We tested the adequacy of a model based on the Health Action Process Approach (HAPA) in predicting changes in psychological, body composition, and cardiovascular risk outcomes with respect to physical activity participation in overweight and obese adults.
Measures of HAPA constructs (action and maintenance self‐efficacy, outcome expectancies, action planning, risk perceptions, intentions, behaviour), psychological outcomes (quality of life, depression, anxiety, stress symptoms), body composition variables (body weight, body fat mass), cardiovascular risk measures (total cholesterol, low density lipoprotein), and self‐reported physical activity behaviour were administered to participants (N = 74) at baseline, and 6 and 12 weeks later.

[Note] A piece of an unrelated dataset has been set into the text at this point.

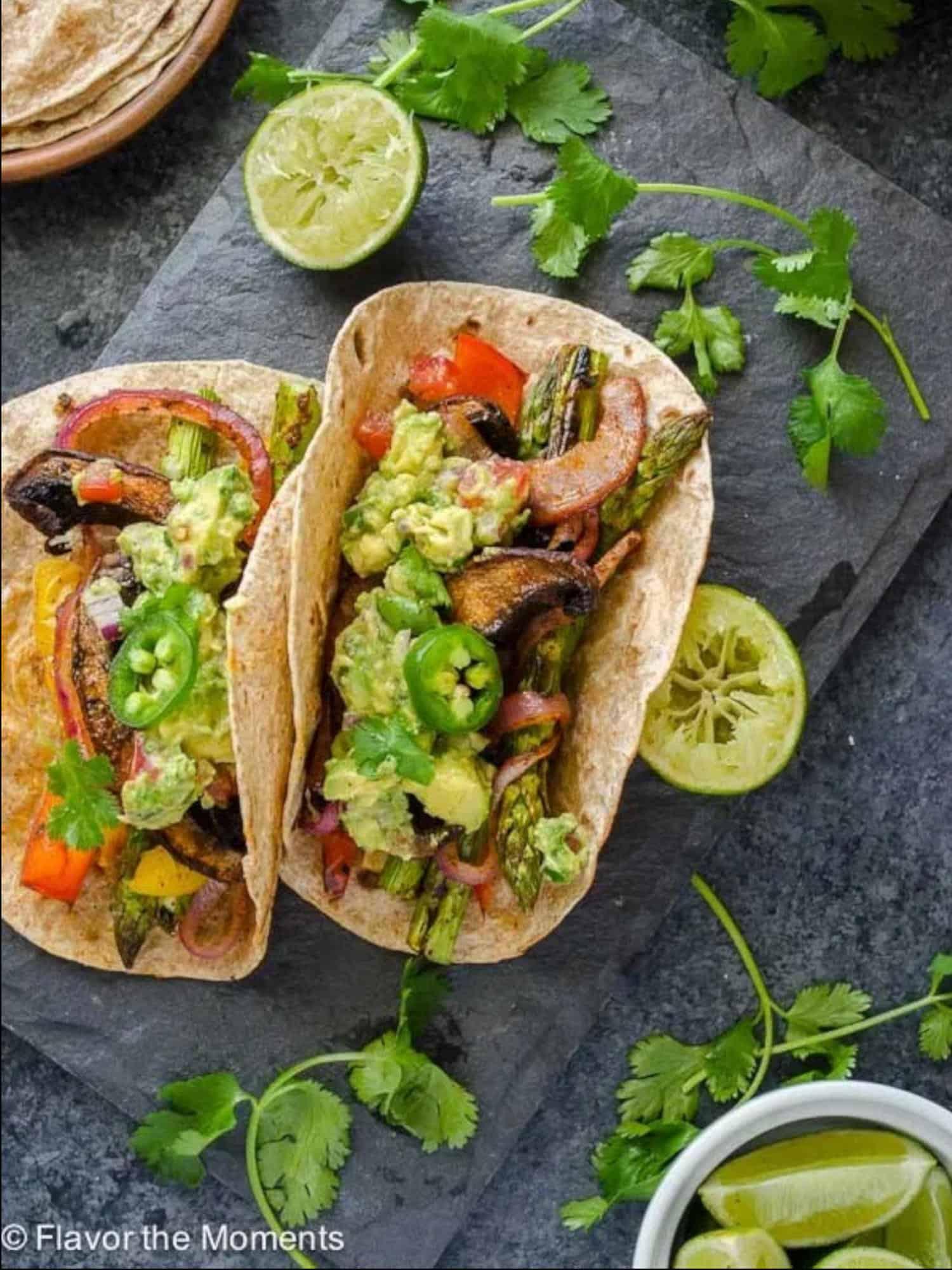mushroom and asparagus inside taco shells with lime and cilantro garnish around them.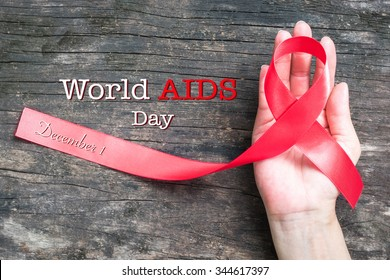 World aids day December 1 with red ribbon awareness campaign help people with living with HIV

Data were analysed using variance‐based structural equation modelling with residualised change scores for HAPA variables. The model revealed effects of action self‐efficacy and outcome expectancies on physical activity intentions, action self‐efficacy on maintenance self‐efficacy, and maintenance self‐efficacy and intentions on action planning. Intention predicted psychological and body composition outcomes indirectly through physical activity behaviour. Action planning was a direct predictor of psychological, cardiovascular, and body composition outcomes.
Data supported HAPA hypotheses in relation to intentions and behaviour, but not the role of action planning as a mediator of the intention–behaviour relationship. Action planning predicted outcomes independent of intentions and behaviour.